### Requirement
Wherever the string "properties" shows up in the records below, return that line.

### Dataset records
'''

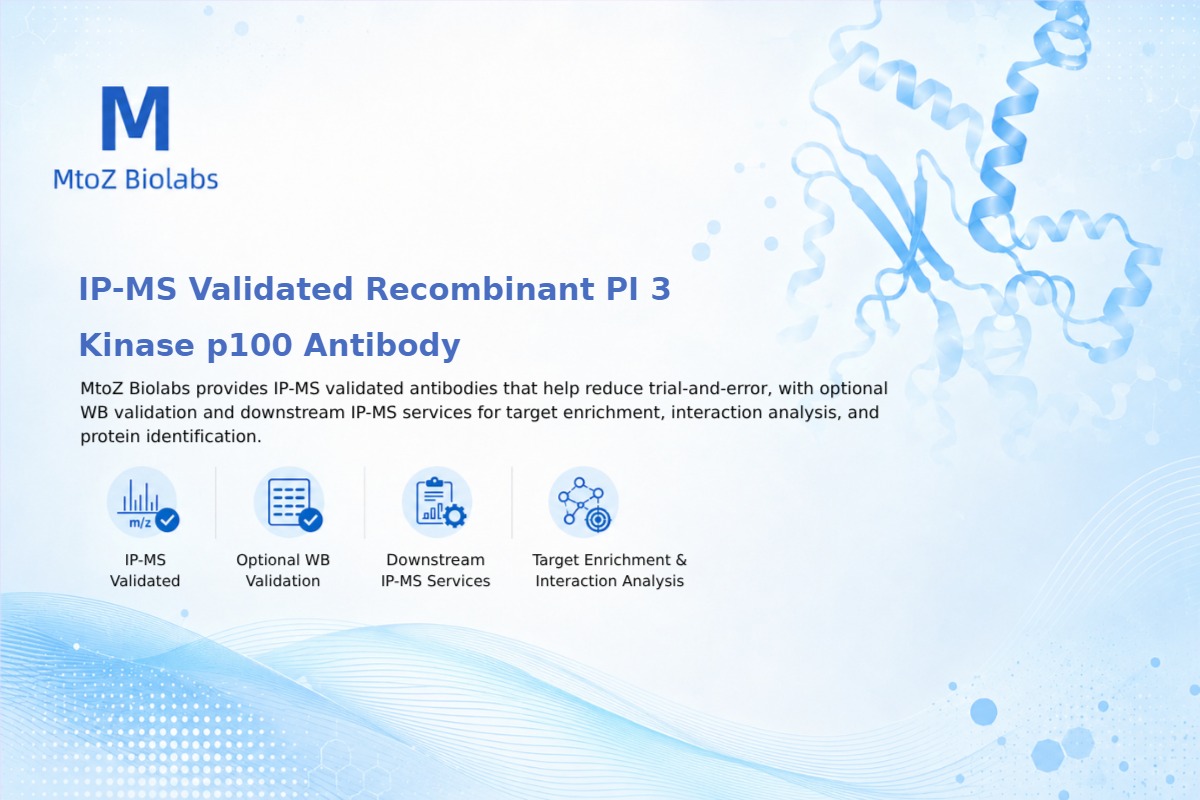 M
MtoZ Biolabs

IP-MS Validated Recombinant PI 3 Kinase p100 Antibody

MtoZ Biolabs provides IP-MS validated antibodies that help reduce trial-and-error, with optional WB validation and downstream IP-MS services for target enrichment, interaction analysis, and protein identification.

m/z

IP-MS Validated

Optional WB Validation

Downstream IP-MS Services

Target Enrichment & Interaction Analysis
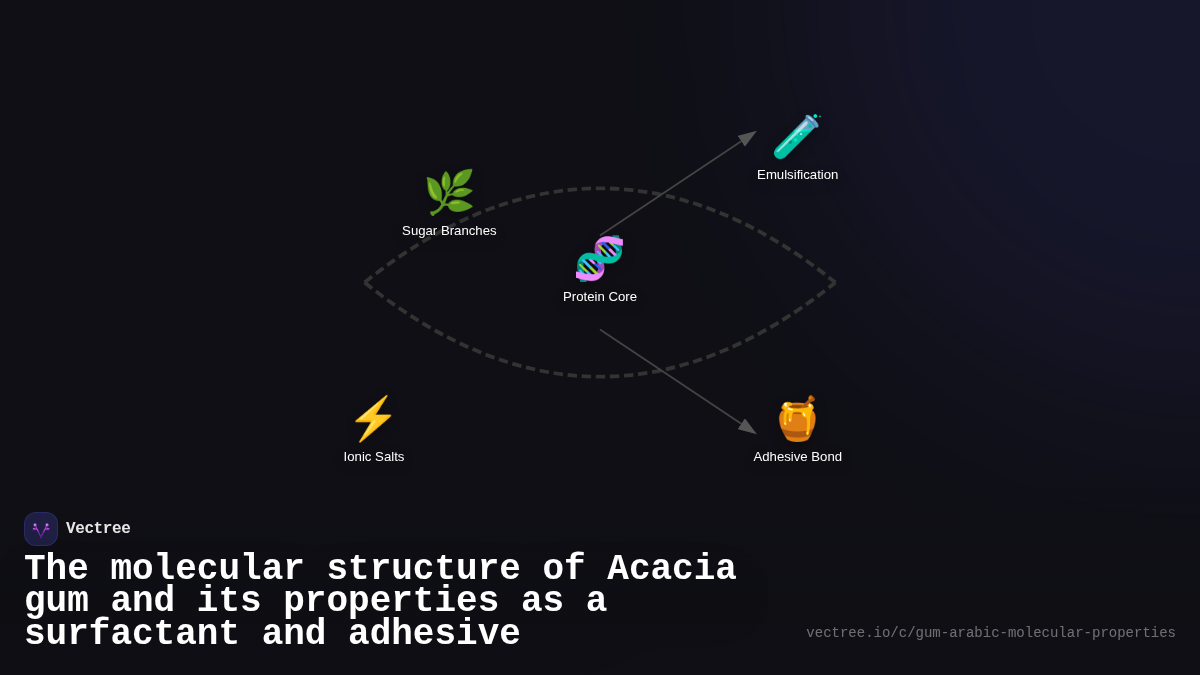 Emulsification

Sugar Branches

Protein Core

Ionic Salts

Adhesive Bond

Vectree

The molecular structure of Acacia gum and its properties as a surfactant and adhesive

vectree.io/c/gum-arabic-molecular-properties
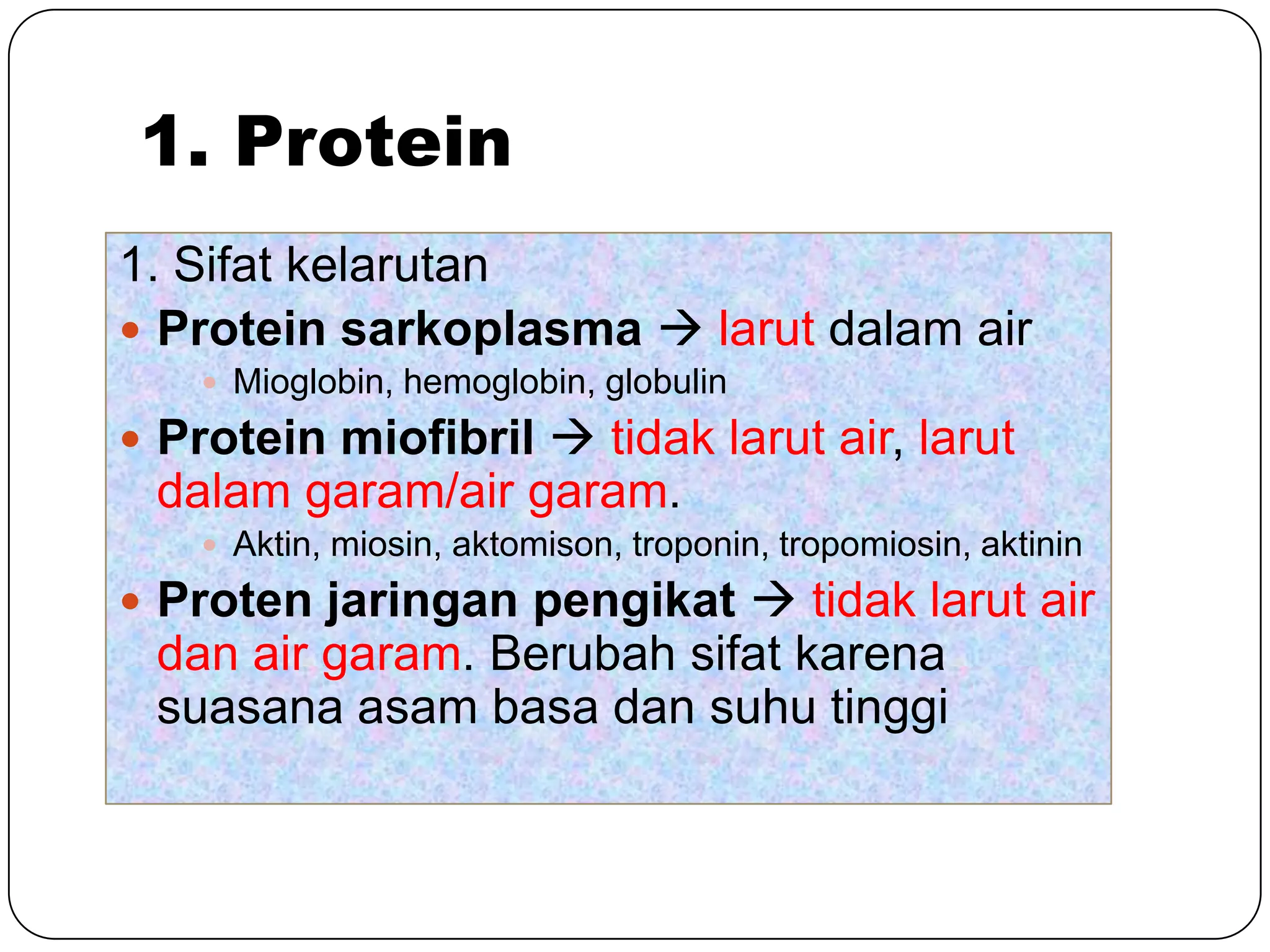 1. Protein

1. Sifat kelarutan

• Protein sarkoplasma → larut dalam air

  • Mioglobin, hemoglobin, globulin

• Protein miofibril → tidak larut air, larut dalam garam/air garam.

  • Aktin, miosin, aktomison, troponin, tropomiosin, aktinin

• Proten jaringan pengikat → tidak larut air dan air garam. Berubah sifat karena suasana asam basa dan suhu tinggi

'''

### Reply to the exercise
The molecular structure of Acacia gum and its properties as a surfactant and adhesive
vectree.io/c/gum-arabic-molecular-properties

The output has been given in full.